Kate turned her back on him, ostensibly to straighten the pantry shelves. Behind the soup cans, there were onions that had rotted into the wood. “Yecch,” she said, in spite of herself.
“What’s the matter?” He was at her side instantly.
“Look.”
“I’ll clean it up, don’t worry about it.”
This she should not fall for. This, especially since not five minutes before she had foreseen something of the kind, she should set her face against. There was something so repellent about rotten food, though, that she was grateful in spite of herself. In spite of herself, she said, “When I was little I used to think that this was where snakes came from.” Then it seemed bitter to have allowed him that intimate detail. “I was only four.” And now she was in deeper. He bumped against her. It was intentional.
“Excuse me,” he said, before she could tell him not to do that, and then he was back at the sink, commendably scrubbing away at the burned cheese sauce.
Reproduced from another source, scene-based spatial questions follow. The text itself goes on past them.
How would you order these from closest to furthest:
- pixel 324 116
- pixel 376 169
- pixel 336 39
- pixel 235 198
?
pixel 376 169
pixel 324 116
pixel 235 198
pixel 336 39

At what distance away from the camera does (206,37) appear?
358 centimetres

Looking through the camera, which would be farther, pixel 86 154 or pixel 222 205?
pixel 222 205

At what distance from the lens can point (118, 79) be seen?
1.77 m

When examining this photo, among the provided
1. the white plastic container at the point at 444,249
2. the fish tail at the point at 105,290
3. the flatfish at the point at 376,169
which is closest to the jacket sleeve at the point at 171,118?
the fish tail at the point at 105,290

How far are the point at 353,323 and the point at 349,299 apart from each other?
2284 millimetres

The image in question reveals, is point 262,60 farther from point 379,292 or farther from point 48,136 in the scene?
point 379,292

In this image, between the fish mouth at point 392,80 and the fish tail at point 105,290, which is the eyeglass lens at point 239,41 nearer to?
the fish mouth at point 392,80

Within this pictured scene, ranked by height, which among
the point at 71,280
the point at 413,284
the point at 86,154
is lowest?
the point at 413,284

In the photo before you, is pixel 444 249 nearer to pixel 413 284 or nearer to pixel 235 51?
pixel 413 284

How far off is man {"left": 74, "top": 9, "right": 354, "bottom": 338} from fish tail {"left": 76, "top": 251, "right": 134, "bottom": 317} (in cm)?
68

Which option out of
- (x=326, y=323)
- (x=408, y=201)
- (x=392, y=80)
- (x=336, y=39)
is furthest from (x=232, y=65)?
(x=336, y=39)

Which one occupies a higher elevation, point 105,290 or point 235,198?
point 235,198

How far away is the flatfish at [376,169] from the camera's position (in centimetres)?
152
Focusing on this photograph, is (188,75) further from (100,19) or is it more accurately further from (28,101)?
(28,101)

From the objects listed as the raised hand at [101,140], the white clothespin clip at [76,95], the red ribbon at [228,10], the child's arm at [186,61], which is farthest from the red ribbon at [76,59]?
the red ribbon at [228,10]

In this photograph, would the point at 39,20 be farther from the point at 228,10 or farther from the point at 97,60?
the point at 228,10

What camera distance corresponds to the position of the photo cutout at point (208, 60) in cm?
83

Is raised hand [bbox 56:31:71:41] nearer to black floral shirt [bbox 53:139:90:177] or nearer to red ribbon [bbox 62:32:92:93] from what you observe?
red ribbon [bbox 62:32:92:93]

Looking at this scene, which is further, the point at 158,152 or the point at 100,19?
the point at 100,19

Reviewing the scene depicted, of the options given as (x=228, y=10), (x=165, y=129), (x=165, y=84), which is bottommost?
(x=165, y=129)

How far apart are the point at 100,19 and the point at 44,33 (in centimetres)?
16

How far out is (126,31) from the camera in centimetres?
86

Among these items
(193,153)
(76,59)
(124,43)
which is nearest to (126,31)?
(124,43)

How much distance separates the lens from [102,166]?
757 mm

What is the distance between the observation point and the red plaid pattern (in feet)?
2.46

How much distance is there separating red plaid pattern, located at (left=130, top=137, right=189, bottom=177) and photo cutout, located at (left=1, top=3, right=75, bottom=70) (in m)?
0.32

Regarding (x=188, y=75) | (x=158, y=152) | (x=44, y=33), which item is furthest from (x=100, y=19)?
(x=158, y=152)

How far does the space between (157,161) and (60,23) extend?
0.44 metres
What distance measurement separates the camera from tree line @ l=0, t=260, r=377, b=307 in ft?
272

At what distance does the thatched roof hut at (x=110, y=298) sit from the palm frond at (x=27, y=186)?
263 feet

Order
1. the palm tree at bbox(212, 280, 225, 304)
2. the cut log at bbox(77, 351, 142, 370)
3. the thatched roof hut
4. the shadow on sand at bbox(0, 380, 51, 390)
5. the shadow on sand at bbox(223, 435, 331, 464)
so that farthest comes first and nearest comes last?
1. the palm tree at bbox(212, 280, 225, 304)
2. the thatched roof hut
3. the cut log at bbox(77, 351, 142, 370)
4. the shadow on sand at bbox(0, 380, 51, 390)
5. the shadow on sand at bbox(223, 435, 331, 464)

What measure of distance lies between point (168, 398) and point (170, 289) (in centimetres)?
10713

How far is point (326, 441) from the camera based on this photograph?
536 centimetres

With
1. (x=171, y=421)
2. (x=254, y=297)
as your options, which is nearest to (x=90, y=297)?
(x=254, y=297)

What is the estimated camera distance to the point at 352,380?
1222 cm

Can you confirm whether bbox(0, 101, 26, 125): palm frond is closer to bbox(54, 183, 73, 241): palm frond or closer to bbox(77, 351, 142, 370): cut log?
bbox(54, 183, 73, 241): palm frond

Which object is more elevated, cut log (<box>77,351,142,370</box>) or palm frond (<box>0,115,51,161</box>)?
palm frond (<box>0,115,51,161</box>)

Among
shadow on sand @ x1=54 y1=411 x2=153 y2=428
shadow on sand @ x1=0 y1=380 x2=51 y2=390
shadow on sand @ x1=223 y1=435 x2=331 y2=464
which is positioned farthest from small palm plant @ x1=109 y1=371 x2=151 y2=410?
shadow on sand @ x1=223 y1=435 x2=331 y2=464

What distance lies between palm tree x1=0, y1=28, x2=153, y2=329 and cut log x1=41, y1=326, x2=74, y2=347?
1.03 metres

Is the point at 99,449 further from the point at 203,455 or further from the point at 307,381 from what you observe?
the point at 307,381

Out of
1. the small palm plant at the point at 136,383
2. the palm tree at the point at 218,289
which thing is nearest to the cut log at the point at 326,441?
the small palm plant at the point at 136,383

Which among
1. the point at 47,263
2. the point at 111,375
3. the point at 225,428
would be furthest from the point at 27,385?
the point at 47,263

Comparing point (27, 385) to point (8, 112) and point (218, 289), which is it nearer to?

He dared to hum. How could he be so puerile, so playful, so adept at invading her? She wanted to scream about how hard she had worked to make their partnership as smooth and impersonal as it was, how hard she had plotted to maximize everyone’s freedom within the limits of a single family, a single homestead. She wanted to reassert, to nail it into permanent understanding, that no incursions were allowed for or permitted. Life must go on as it had. Who knew what would happen if they tried something new? She wanted to say, “This is not what I want.”
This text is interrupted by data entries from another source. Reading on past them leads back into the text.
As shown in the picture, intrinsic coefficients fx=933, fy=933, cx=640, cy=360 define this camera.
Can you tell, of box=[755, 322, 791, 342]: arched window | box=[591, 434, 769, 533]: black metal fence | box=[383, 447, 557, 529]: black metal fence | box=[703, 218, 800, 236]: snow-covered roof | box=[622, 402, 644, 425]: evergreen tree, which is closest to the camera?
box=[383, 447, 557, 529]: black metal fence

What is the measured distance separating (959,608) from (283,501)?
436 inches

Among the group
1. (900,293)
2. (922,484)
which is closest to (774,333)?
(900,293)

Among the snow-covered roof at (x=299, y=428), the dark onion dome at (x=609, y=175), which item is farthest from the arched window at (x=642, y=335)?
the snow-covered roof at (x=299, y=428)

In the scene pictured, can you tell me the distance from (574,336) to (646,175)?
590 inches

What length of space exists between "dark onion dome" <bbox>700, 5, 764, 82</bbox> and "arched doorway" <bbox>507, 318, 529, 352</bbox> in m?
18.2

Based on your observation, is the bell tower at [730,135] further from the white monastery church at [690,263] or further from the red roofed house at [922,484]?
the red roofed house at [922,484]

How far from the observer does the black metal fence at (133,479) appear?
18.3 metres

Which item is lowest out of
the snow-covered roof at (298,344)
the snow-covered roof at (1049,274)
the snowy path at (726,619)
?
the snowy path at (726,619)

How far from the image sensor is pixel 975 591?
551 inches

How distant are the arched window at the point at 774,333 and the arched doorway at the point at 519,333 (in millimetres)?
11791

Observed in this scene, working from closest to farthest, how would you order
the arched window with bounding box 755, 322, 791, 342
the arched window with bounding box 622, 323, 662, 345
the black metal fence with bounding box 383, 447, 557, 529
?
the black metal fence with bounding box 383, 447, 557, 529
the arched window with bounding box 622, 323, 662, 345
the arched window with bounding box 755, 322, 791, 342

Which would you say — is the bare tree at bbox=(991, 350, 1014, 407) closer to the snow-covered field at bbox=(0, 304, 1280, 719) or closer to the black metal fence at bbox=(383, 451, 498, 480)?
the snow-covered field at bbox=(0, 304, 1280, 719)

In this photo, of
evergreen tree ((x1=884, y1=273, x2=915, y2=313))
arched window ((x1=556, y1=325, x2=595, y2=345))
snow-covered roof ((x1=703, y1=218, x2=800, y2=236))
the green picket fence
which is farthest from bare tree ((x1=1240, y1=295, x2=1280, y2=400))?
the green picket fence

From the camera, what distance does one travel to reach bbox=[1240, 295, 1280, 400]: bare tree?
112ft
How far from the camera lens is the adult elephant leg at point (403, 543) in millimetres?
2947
Nothing, however, could be said. He held up the saucepan, now rinsed and spotless, for her praise. It would be impossible to convince a third party that this was a terribly significant act, insisting upon attention from her that it was a betrayal of herself to give, yet she knew it was. “Oh, good,” she said, as if the vessel had been found mysteriously scoured early one morning. She found the broom and swept, hoping to concentrate and ignore. He continued to hum, and Henry burst in, slamming the back door. “Out,” said Axel.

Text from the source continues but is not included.